一昔前だと、天気予報は全て気象庁から発表されるもので、とにかくよく外れる印象だった。「天気予報」といえば「当たらない」の代名詞のようになっていた。

しかし、最近の天気サービスは非常に細かいメッシュで現在の天気や、直近の予報を知らせてくれるようになった。最近はゲリラ豪雨の予測まで知らせてくれるので、東京で生活する人には手放せないアプリになっている。

天気予報が民間に移って、情報がきめ細やかになって便利になったし、心なしか的中率も上がっているような気がする。気象庁よりも民間の方が天気予報があたるってこと? なんて思ってしまう。思っていた。しかし、そういうわけではないようだ。というのも、これらの民間の予報サービスが利用している生のデータは、やはり気象庁の持つ情報なのだ。

これは、細川政権による規制緩和以来、気象庁は徐々に予報サービス等は民間におまかせし、自分達は、主に災害対策に重きを置くようになったからというのが正解のようだ。

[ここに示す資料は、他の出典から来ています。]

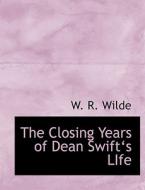 The Closing Years of Dean Swift's LIfe di W. R. Wilde edito da BiblioLife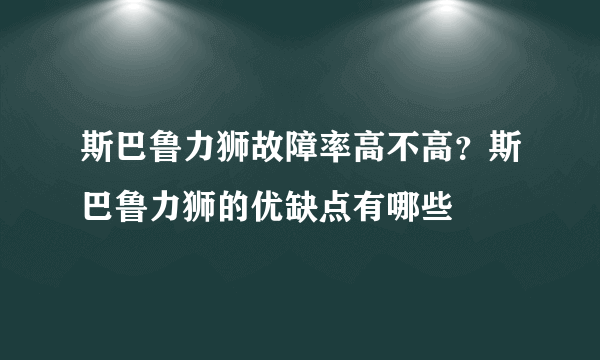 斯巴鲁力狮故障率高不高？斯巴鲁力狮的优缺点有哪些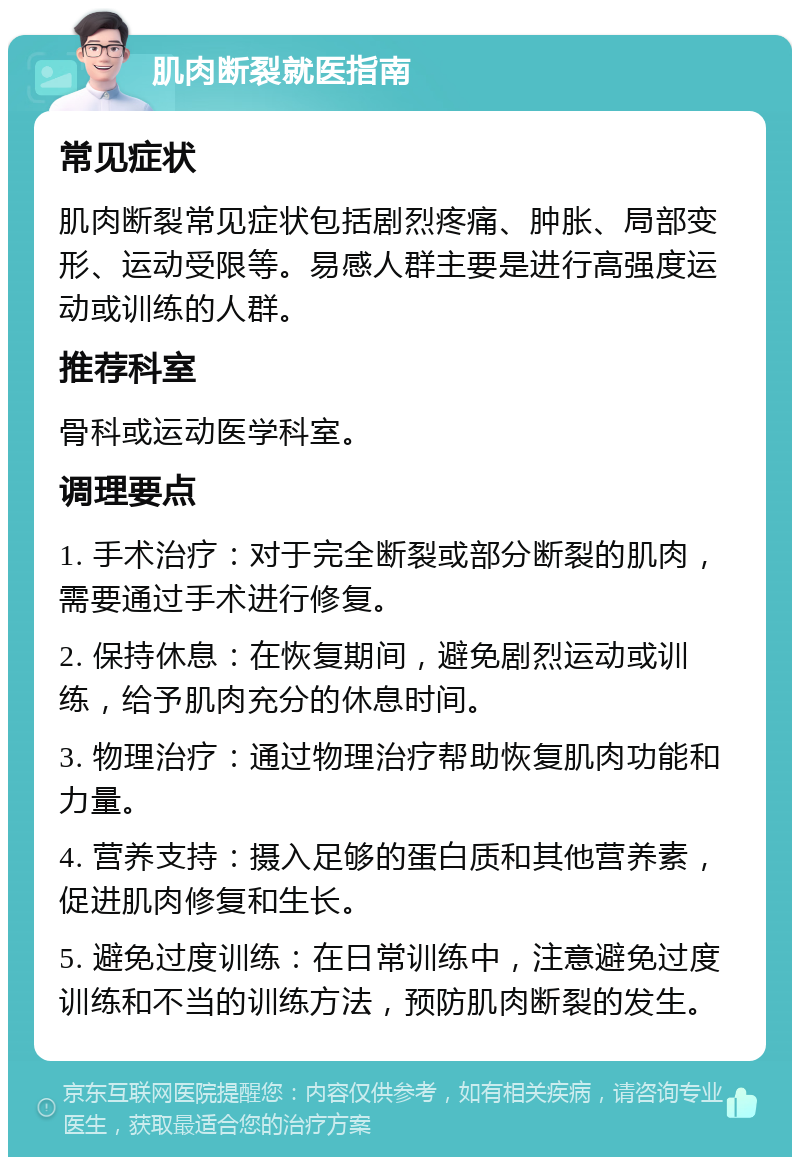 肌肉断裂就医指南 常见症状 肌肉断裂常见症状包括剧烈疼痛、肿胀、局部变形、运动受限等。易感人群主要是进行高强度运动或训练的人群。 推荐科室 骨科或运动医学科室。 调理要点 1. 手术治疗：对于完全断裂或部分断裂的肌肉，需要通过手术进行修复。 2. 保持休息：在恢复期间，避免剧烈运动或训练，给予肌肉充分的休息时间。 3. 物理治疗：通过物理治疗帮助恢复肌肉功能和力量。 4. 营养支持：摄入足够的蛋白质和其他营养素，促进肌肉修复和生长。 5. 避免过度训练：在日常训练中，注意避免过度训练和不当的训练方法，预防肌肉断裂的发生。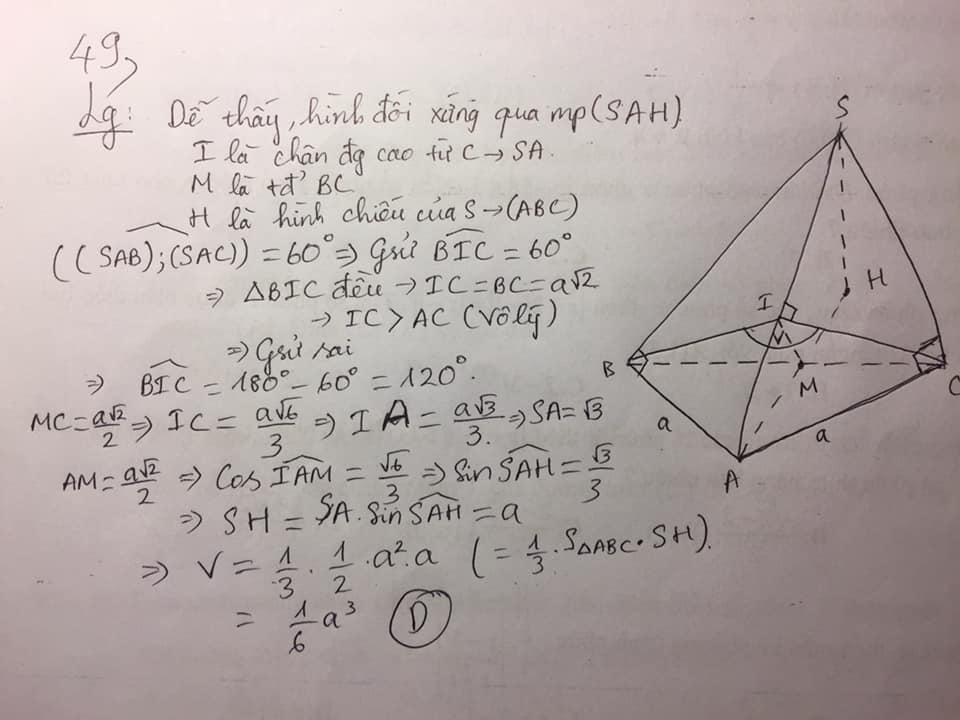 Câu 49: (MH Toan 2020) Cho khối chóp (S.ABC) có đáy (ABC) là tam giác vuông cân tại (A), (AB = a), (widehat {SBA} = widehat {SCA} = 90^circ ), góc giữa hai mặt phẳng ((SAB)) và ((SAC)) bằng (60^circ ). Thể tích của khối chóp đã cho bằng 3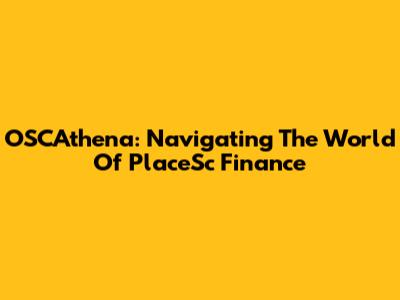 OSCAthena: Navigating The World Of PlaceSc Finance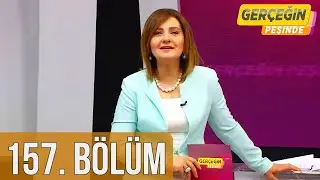 Gerçeğin Peşinde 157. Bölüm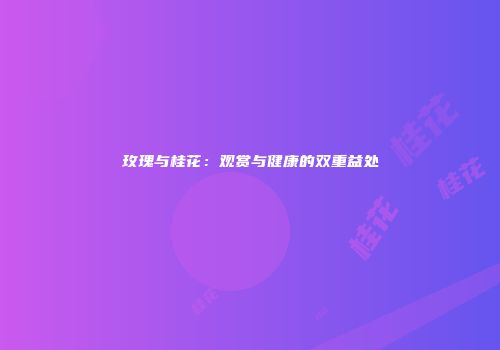 玫瑰与桂花：观赏与健康的双重益处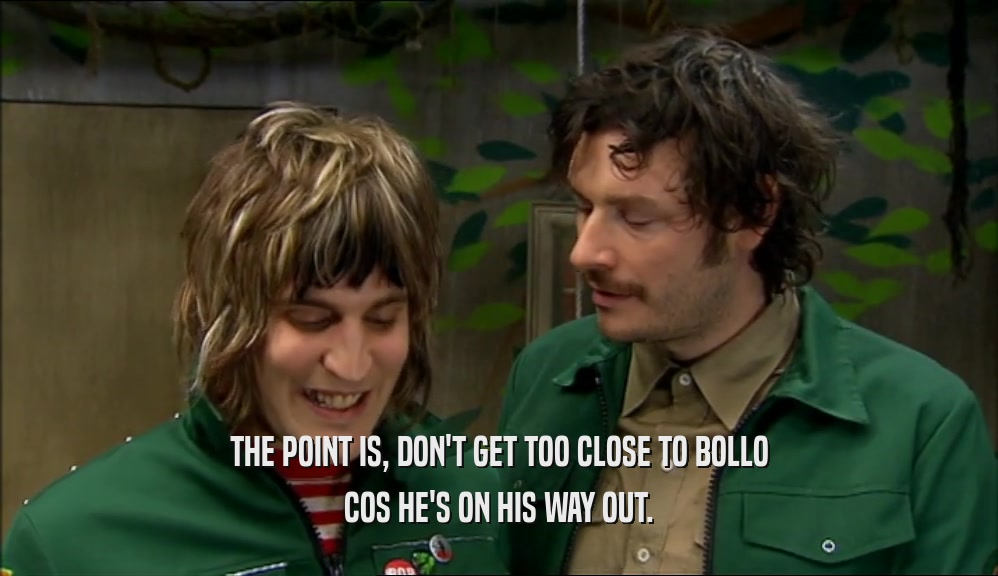THE POINT IS, DON'T GET TOO CLOSE TO BOLLO COS HE'S ON HIS WAY OUT. 
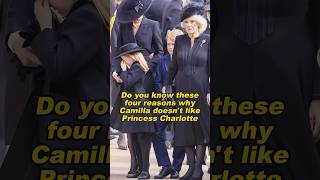 Do you know these four reasons why Camilla doesn't like Princess Charlotte#princess #camilla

確かに、大きな台風や、豪雨による災害などが予想されるときに、気象庁の方が出てきて注意喚起をしている、という光景をよく目にするようになった。

本書の著者は、気象庁に40年勤め、日本の気象学の発展を間近で見守ってきた一人だ。

日本の気象庁の歴史は、140年前にさかのぼる。1875年、気象庁の前身となる東京気象台が設立され、日本で気象観測が行われるようになった。場所は現在ホテルオークラがある港区の溜池あたりで、最初の観測項目は気圧や気温、雨量などだった。

それ以降、軍事に、農業に、台風を中心とする気象災害にと、大きな気象上の出来事があるたびに大きな発展をする、という歴史を綴ってきた。

本書は、そんな日本の気象の歴史を紹介しつつ、著者が気象庁でみてきた気象学の近代化の様子を、淡々と、しかし熱っぽく紹介したものになる。

日本の気象庁の歴史を通し、人々の生活がいかに気象災害に対して無力であったか、いかにしてそれを技術で克服してきたのか。そういったことが紹介されていてとても面白い。

特に、コンピューター導入の下りや富士山レーダーの設置の下りは、筆致こそ淡々としているものの、当時の関係者たちの熱い思いが伝わってきて、軽い興奮を覚えた。中島みゆきの歌声が頭の中で鳴り響いたよ。

地味だけど面白かった。おススメです。